Within this time-frame, there was one major flashpoint where war with Japan was narrowly averted. This was in December 1937, when Japanese bombers sank the gunboat USS Panay, and damaged two others, HMS Bee and Ladybird near Nanking. For the first time since World War I, the United States and Great Britain began coordinating a joint diplomatic and military response; and Japan, recognizing it could not fight both nations apologized and paid reparations.
The primary reason war was averted was President Franklin D Roosevelt acted decisively to suppress information about the USS Panay attack. Three journalists recorded the attack. Norman Soong of the New York Times shot 75 photographs of the attack; Eric Meyell of Fox Movietone and Norman Alley of Universal shot well over 70 rolls of film of the attack. The evidence was clear, Japanese warplanes dived as close as 100 feet from the clearly marked USS Panay; the attack was deliberate. Roosevelt personally ensured the most damaging evidence was censored.

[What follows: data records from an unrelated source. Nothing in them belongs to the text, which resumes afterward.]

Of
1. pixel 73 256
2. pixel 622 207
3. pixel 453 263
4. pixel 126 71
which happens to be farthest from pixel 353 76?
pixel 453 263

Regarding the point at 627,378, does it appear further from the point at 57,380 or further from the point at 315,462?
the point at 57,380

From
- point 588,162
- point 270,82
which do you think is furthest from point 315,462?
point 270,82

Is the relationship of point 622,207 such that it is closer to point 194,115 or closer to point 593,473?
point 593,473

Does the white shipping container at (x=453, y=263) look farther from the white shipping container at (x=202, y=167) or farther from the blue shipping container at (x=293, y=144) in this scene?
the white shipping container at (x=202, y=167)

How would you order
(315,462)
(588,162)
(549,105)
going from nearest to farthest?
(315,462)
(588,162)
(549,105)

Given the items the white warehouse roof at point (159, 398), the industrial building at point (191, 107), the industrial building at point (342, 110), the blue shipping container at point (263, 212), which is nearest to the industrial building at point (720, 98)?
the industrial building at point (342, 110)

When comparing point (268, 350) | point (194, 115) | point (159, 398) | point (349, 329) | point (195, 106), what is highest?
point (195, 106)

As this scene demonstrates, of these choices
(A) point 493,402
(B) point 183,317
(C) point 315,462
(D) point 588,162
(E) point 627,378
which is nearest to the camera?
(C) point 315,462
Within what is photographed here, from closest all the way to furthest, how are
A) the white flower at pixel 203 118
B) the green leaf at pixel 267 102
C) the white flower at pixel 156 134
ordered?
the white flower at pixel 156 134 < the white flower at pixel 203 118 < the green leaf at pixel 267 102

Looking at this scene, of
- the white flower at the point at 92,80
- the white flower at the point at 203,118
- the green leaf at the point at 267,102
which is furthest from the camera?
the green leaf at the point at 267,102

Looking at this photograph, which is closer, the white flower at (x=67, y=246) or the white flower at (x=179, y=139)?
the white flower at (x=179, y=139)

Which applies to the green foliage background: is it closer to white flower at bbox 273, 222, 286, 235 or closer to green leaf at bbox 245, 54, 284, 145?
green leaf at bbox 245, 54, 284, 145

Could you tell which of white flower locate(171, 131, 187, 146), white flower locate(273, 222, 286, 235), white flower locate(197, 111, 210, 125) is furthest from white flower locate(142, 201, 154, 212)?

There were numerous opportunities for this film evidence to come to light prior to Roosevelt obtaining control over it. This would have substantially expanded the sense of American outrage over the attack. Especially damaging would be the exposure of the Japanese Foreign Ministry's explanations of the attack as an accident to be naked lies. Nor were Japanese naval and military officers on the scene disposed to admitting fault, much less making an apology. The Japanese could well have come to the conclusion that any American and British response would be feeble. Such contempt could well feed an Anglo-American belief the Japanese needed to be reined in, with further escalatory steps towards war. Although certainly not a popular war, and isolationism strong in America, it is possible for the US Congress to declare war on principle only. The case for war against Germany in 1917 was considerably weaker.
I am convinced the the Americans would not go it alone, if the British backed out, they would likely fold. But the British had even greater commercial interests in China, and resented the brusque treatment given them by the Japanese. It would have to be a delicate sequence of events, but combinations of American indignation, Japanese contempt and British belief the Japanese were not playing cricket could have fed the tides towards war.